If the instrument is already warm-up (i.e. switched on from 1 hour) the oscillation disappear after 10-20 seconds from power-up (so it is not only a thermal problem).
Sometimes, also after a lot of time the noise disappeared, it comes again for some seconds. Other times for 1 minute or more.

Does anyone had similar problems and can suggest me what to check?
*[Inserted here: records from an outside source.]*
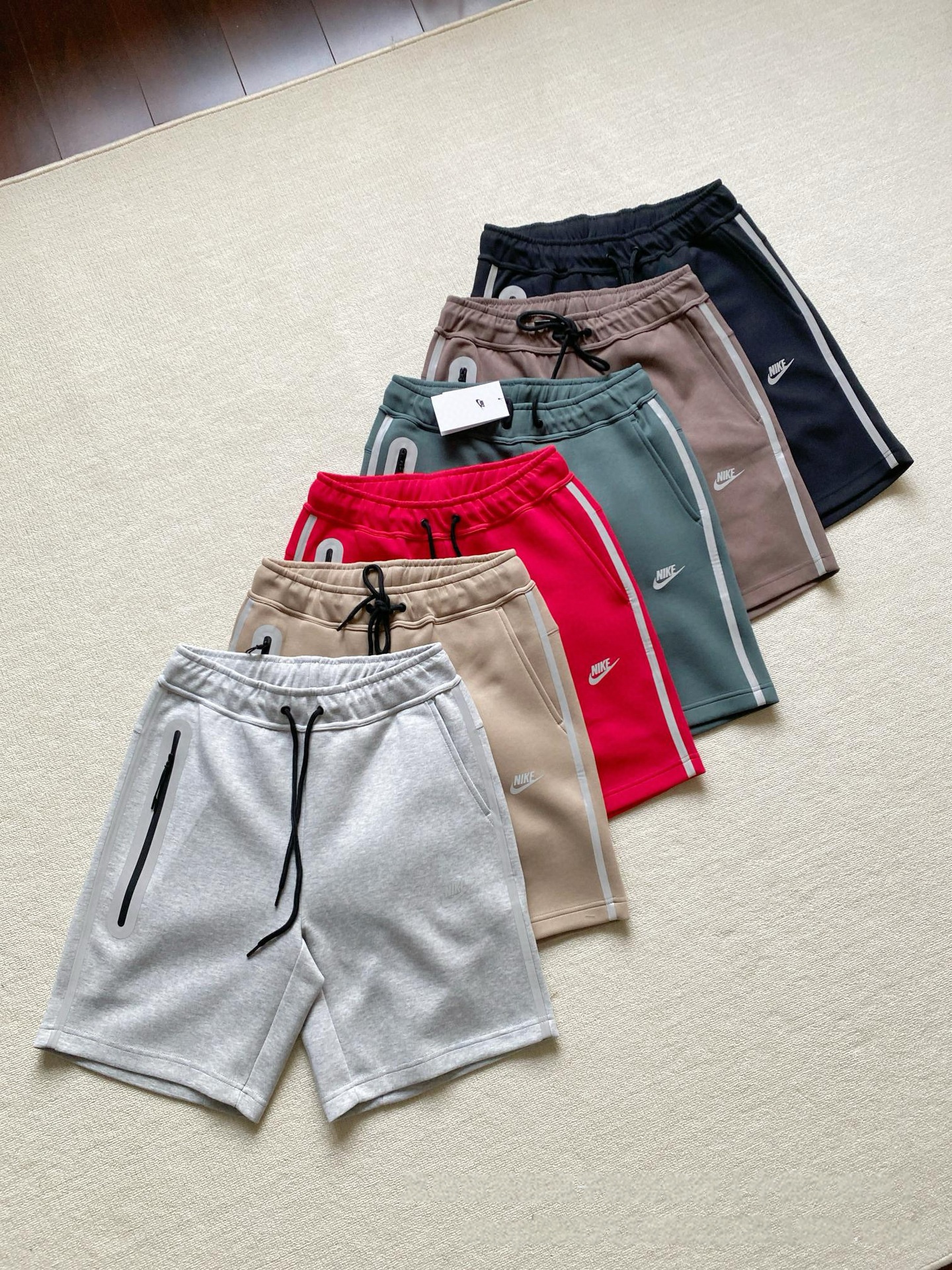 34_Nike shorts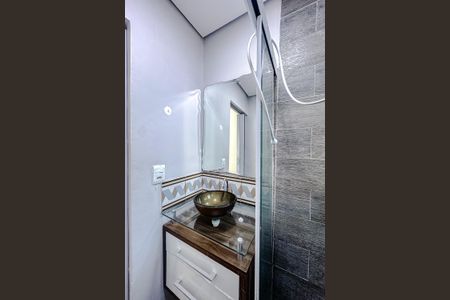 Banheiro de casa para alugar com 1 quarto, 20m² em Quarta Parada, São Paulo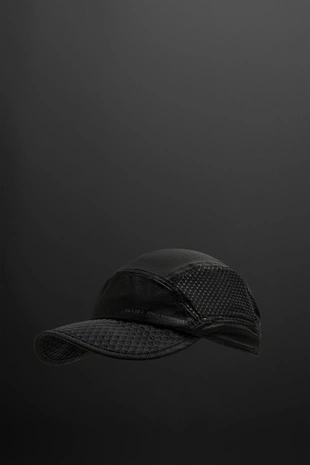 Технологичная кепка с перфорацией- Заказать в России
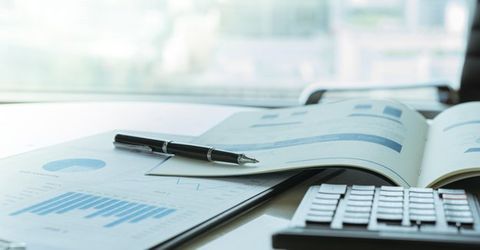 QuickBooks Advisor — Pen With Business Report in Winchester, KY QuickBooks Advisor — Pen With Business Report in Winchester, KY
Searching in the forum I found a user that had a similar problem on an Advantest SA of the same line. He solved replacing an electrolytic capacitor in the “RF deck”, but I really do not know what the “RF deck” is and how to identify this instrument section inside.

PROBLEM 2: LEVEL DRIFT
The measurement is instable. Looks like is temperature dependant. At a cold power-on may be 10 dB lower than real, and slowly increase to a correct value in about 1 hour. I was non able to check, up to now, if after reaching a correct measurement it continue to rise very slowly (I calibrated the instrument at a certain point, without knowing if the stability was reached).
Until the instrument have reached a certain stability, let’s say 30 minutes from power-on, I was not able to perform the self calibration without “no cal signal” errors.

A first check on the power supply outputs does not show high ripple, but the switching noise is high. Anyhow until now I do not noted any difference on the power supply outputs with or without the oscillations.
A strange thing I noted: one line at the output of the power supply present a 50Hz square waveform, synched with supply line frequency, with amplitude of about 3.8V, but is the same both with or without oscillation.

I’ve low knowledge of RF and this type of instrument. If anyone have any suggestion it’s really appreciated.